WORK REQUIRED: Turn the stretch of material from the line containing "Given the image, would" through the line containing "409 centimetres", both lines included, into a numbered list with blank lines left out.

INPUT RECORDS:
↓↓↓

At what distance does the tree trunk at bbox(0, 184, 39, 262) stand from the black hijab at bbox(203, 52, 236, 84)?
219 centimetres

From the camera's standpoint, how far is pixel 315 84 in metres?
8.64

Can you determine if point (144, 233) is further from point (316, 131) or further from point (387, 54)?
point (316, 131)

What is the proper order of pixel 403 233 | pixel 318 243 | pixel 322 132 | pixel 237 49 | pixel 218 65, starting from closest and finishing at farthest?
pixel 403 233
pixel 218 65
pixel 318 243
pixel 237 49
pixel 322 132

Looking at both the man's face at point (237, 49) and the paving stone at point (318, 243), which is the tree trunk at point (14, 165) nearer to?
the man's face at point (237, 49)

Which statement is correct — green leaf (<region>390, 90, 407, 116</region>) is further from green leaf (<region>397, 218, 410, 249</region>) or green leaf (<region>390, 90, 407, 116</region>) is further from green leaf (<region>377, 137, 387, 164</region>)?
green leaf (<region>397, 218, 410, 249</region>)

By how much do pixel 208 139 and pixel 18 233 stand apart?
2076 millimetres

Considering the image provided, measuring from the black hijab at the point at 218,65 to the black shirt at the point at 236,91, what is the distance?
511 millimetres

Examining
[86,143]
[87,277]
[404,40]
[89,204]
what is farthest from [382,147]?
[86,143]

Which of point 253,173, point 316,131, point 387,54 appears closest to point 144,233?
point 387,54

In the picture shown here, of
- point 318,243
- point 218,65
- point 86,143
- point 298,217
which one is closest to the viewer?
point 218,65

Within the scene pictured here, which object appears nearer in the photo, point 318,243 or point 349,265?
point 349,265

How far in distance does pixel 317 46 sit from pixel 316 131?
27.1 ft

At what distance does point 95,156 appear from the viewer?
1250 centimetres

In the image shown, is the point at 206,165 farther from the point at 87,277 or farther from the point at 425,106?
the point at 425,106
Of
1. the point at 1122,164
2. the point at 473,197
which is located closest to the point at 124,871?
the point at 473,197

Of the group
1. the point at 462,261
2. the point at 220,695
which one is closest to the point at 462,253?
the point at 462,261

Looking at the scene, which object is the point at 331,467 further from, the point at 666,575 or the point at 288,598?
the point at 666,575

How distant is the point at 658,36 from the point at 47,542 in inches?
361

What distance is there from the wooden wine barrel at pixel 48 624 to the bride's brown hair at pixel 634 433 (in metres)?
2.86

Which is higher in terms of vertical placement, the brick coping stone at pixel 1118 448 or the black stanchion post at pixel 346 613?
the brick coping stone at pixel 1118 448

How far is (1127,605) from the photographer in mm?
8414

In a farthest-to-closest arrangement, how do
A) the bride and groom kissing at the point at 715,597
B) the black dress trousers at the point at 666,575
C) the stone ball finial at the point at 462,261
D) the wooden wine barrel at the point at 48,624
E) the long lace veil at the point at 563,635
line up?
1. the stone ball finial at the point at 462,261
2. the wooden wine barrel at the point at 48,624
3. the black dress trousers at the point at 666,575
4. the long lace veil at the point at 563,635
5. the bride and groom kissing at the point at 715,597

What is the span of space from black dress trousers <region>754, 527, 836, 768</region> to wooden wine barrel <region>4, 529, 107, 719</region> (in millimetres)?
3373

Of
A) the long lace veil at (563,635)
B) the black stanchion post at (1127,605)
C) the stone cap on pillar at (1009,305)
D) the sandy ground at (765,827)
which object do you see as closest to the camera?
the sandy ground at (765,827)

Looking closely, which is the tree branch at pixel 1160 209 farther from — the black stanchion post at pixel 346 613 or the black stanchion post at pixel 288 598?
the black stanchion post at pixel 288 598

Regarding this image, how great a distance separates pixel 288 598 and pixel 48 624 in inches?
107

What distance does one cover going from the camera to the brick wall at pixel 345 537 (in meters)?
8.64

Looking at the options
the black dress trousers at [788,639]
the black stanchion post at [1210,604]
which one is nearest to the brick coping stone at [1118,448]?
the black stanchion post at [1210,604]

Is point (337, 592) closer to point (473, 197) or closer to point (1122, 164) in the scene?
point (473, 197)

↑↑↑
↓↓↓

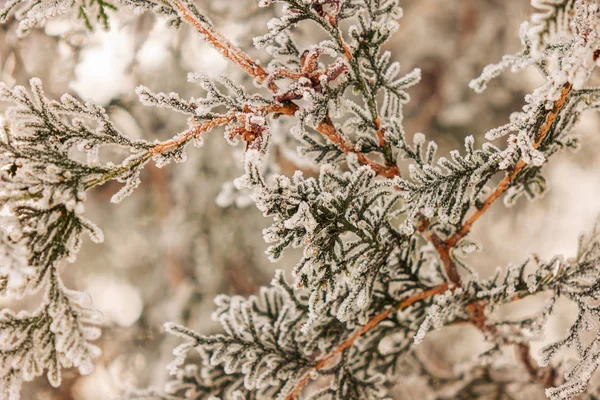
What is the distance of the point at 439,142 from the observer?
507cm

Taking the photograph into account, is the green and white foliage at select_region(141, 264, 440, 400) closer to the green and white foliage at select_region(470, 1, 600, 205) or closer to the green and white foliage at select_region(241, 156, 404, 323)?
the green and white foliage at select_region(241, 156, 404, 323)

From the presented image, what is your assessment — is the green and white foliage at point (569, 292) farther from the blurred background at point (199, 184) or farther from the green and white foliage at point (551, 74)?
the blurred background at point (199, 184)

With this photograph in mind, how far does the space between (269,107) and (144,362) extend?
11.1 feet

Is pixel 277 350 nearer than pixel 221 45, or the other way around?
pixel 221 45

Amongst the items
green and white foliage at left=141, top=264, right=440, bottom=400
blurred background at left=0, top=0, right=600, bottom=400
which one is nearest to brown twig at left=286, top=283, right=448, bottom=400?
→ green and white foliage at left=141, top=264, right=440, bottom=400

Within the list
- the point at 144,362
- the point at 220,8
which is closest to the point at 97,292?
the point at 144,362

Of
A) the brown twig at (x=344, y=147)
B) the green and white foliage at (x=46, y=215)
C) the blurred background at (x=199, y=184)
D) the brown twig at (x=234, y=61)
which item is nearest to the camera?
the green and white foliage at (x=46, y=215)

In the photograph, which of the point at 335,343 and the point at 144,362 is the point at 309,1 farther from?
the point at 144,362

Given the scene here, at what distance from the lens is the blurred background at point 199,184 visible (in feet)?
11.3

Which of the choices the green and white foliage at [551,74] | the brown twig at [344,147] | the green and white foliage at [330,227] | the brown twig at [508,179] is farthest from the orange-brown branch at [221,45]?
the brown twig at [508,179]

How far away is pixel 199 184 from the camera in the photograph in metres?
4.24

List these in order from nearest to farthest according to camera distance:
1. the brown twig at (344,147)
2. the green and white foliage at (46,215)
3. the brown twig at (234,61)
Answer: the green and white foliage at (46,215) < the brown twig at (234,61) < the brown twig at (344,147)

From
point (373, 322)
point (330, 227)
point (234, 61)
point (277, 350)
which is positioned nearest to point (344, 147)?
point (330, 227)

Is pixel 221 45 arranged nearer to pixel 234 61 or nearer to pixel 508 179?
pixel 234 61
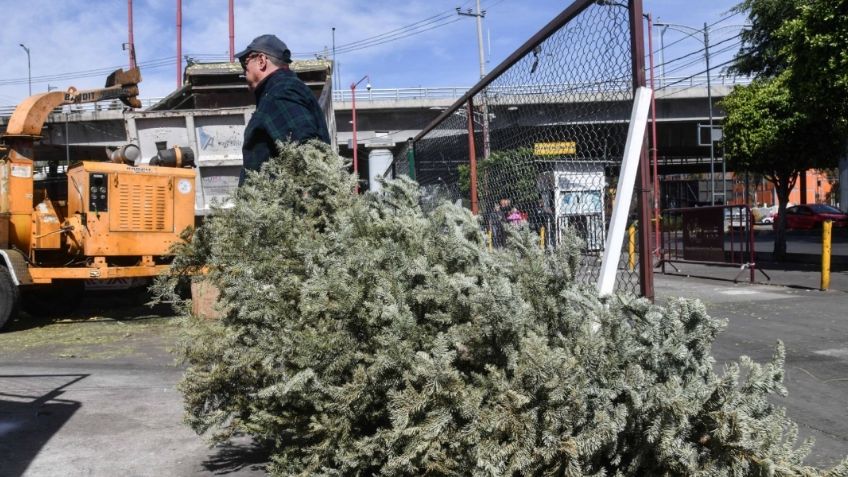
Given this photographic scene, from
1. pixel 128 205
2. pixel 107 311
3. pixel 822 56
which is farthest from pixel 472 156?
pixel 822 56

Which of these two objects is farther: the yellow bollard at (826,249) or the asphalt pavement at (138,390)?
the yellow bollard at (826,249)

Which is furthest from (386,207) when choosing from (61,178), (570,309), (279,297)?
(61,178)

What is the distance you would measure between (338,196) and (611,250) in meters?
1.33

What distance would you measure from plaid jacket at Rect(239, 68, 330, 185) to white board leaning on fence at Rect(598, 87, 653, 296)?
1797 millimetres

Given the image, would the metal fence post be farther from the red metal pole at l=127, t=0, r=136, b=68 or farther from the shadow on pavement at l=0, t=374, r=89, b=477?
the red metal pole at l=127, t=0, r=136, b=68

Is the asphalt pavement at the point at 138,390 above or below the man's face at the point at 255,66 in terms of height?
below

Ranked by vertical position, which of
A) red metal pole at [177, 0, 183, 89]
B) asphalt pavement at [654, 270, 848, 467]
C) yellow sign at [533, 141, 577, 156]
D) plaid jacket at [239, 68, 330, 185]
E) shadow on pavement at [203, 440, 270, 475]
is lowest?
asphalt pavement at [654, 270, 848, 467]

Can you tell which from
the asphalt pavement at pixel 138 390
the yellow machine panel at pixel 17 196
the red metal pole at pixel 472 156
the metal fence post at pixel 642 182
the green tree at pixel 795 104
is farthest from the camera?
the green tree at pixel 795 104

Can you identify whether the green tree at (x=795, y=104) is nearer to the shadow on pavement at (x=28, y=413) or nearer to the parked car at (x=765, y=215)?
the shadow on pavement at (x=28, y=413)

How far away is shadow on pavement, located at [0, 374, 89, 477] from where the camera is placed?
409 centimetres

↑↑↑

REPLY:
1. Given the image, would the metal fence post be farther from the red metal pole at l=127, t=0, r=136, b=68 or farther from the shadow on pavement at l=0, t=374, r=89, b=477?
2. the red metal pole at l=127, t=0, r=136, b=68
3. Is the asphalt pavement at the point at 138,390 above or below the man's face at the point at 255,66 in terms of height?
4. below
5. Ranked by vertical position, which of
6. A) red metal pole at [177, 0, 183, 89]
7. B) asphalt pavement at [654, 270, 848, 467]
8. C) yellow sign at [533, 141, 577, 156]
9. D) plaid jacket at [239, 68, 330, 185]
10. E) shadow on pavement at [203, 440, 270, 475]
11. is lowest?
12. asphalt pavement at [654, 270, 848, 467]
13. Can you tell which from
14. the asphalt pavement at pixel 138 390
15. the yellow machine panel at pixel 17 196
16. the red metal pole at pixel 472 156
17. the metal fence post at pixel 642 182
18. the green tree at pixel 795 104
19. is farthest from the camera?
20. the green tree at pixel 795 104
21. Can you identify whether the green tree at (x=795, y=104) is nearer to the shadow on pavement at (x=28, y=413) or nearer to the parked car at (x=765, y=215)?
22. the shadow on pavement at (x=28, y=413)
23. How far away is shadow on pavement, located at [0, 374, 89, 477] from where the camera is placed?
24. 409 centimetres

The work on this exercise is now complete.